Stored items:

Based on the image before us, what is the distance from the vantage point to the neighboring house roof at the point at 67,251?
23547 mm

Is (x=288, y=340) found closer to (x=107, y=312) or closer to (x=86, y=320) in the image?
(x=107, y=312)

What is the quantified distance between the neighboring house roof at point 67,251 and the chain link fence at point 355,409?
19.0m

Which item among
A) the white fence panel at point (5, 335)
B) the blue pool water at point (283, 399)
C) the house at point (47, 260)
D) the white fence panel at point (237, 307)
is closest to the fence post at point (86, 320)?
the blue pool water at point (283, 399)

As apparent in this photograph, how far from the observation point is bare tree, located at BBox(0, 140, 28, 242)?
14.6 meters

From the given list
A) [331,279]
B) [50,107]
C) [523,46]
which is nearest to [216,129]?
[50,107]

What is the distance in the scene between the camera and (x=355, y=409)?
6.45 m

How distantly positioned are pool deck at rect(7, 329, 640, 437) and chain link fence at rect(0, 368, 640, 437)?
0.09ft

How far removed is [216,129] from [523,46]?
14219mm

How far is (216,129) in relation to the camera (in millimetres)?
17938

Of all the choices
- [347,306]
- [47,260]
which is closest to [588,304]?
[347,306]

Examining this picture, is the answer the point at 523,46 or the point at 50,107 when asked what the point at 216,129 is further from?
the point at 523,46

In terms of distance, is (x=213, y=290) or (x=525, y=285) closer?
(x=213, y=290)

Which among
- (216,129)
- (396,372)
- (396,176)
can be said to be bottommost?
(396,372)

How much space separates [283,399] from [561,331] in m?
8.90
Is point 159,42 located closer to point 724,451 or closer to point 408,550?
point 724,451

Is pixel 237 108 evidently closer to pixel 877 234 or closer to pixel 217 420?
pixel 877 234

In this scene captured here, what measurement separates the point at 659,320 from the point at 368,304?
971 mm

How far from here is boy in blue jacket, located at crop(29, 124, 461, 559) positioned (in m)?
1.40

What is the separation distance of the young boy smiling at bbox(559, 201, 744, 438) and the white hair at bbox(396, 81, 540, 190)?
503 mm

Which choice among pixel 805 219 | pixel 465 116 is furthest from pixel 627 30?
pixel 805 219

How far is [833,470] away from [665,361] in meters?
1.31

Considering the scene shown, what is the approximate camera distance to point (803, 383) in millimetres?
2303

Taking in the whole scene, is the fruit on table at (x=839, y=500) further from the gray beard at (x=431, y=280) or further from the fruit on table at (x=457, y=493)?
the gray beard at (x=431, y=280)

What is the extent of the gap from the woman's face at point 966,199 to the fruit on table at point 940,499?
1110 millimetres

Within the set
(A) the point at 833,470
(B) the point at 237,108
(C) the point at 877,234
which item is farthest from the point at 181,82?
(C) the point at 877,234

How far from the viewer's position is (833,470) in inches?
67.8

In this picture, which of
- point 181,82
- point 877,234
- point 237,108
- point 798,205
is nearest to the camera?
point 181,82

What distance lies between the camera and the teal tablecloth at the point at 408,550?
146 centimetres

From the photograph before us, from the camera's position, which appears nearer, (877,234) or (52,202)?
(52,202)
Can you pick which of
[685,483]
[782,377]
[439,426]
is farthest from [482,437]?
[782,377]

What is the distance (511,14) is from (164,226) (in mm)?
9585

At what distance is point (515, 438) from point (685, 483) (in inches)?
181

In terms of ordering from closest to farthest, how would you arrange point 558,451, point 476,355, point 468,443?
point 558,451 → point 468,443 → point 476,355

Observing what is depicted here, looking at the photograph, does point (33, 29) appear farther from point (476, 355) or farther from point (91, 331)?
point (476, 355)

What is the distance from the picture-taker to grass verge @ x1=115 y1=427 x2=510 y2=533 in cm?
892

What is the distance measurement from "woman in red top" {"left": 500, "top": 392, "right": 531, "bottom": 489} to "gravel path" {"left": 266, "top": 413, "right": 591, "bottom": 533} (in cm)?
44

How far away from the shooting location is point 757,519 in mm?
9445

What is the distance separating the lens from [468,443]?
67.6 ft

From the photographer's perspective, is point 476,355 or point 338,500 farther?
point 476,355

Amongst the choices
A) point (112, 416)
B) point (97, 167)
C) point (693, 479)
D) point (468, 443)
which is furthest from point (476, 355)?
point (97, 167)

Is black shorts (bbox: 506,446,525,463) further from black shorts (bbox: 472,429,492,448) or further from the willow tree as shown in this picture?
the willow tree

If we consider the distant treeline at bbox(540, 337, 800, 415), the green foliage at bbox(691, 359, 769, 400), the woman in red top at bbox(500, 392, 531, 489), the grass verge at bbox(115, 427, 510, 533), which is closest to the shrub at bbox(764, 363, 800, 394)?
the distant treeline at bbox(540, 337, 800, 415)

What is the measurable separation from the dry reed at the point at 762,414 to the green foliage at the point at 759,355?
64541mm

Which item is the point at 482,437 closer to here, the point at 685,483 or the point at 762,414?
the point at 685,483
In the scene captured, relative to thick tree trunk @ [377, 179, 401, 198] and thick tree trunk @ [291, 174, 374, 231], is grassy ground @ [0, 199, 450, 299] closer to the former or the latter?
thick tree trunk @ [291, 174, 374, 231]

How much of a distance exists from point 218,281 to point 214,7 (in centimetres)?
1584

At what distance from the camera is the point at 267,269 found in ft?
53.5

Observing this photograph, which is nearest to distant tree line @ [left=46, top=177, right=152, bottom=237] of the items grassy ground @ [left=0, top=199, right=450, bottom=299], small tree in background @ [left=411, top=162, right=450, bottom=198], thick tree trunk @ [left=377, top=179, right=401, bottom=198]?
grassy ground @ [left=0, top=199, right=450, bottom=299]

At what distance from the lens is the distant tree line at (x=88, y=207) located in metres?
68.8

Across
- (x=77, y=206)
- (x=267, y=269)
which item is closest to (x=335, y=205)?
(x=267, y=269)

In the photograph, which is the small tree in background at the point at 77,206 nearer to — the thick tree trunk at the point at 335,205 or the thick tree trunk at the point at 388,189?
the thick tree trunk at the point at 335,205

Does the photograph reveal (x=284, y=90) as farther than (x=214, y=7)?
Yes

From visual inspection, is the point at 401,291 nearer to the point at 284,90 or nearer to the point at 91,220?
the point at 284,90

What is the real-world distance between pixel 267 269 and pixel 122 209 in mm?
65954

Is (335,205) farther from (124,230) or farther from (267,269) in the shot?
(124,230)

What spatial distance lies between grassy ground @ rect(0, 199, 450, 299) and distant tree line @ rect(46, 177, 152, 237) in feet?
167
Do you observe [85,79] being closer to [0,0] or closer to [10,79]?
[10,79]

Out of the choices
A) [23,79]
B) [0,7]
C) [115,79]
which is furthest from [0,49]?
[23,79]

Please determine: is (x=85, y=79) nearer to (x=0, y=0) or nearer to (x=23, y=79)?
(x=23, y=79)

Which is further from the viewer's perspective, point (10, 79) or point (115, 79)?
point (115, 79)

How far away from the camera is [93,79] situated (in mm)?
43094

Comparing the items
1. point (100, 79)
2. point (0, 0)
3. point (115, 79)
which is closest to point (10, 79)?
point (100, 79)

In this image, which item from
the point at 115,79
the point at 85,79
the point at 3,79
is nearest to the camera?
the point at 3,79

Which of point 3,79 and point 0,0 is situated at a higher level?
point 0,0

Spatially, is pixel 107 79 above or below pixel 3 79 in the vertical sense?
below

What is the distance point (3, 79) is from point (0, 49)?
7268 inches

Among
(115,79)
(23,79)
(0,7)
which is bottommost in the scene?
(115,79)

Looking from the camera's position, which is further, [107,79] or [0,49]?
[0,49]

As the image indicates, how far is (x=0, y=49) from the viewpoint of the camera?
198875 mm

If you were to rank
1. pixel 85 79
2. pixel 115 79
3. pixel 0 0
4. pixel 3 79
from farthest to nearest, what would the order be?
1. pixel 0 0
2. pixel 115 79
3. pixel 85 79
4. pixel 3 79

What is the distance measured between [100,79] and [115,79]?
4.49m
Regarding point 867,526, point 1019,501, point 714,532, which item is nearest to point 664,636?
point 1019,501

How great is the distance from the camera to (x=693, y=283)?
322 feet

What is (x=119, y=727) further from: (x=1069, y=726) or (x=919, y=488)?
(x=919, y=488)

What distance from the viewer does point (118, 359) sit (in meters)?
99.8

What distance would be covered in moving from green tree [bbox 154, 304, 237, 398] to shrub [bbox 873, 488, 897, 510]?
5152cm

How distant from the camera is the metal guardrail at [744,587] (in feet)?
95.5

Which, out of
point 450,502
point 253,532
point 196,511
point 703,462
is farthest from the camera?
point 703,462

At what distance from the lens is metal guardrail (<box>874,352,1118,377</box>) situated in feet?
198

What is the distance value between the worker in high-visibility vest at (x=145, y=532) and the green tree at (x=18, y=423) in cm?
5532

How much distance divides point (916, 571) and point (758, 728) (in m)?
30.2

What to work on —
Give back exactly the lines from the line holding "Regarding point 867,526, point" through the last line of the listing, including both.

The output —
Regarding point 867,526, point 1019,501, point 714,532, which item is nearest to point 664,636?
point 1019,501

How great is the distance from the camera to (x=693, y=283)?
322 feet

What is (x=119, y=727) further from: (x=1069, y=726) or (x=919, y=488)?
(x=919, y=488)

What distance from the viewer does point (118, 359) sit (in meters)?
99.8

What distance would be covered in moving from green tree [bbox 154, 304, 237, 398] to shrub [bbox 873, 488, 897, 510]?
5152cm

How distant from the camera is the metal guardrail at [744,587] (in feet)?
95.5

Which, out of
point 450,502
point 253,532
point 196,511
point 703,462
is farthest from the camera?
point 703,462

At what distance from the lens is metal guardrail (<box>874,352,1118,377</box>) situated in feet?
198

What is the distance value between the worker in high-visibility vest at (x=145, y=532) and the green tree at (x=18, y=423) in cm?
5532

How much distance divides point (916, 571) and point (758, 728) (in m)?
30.2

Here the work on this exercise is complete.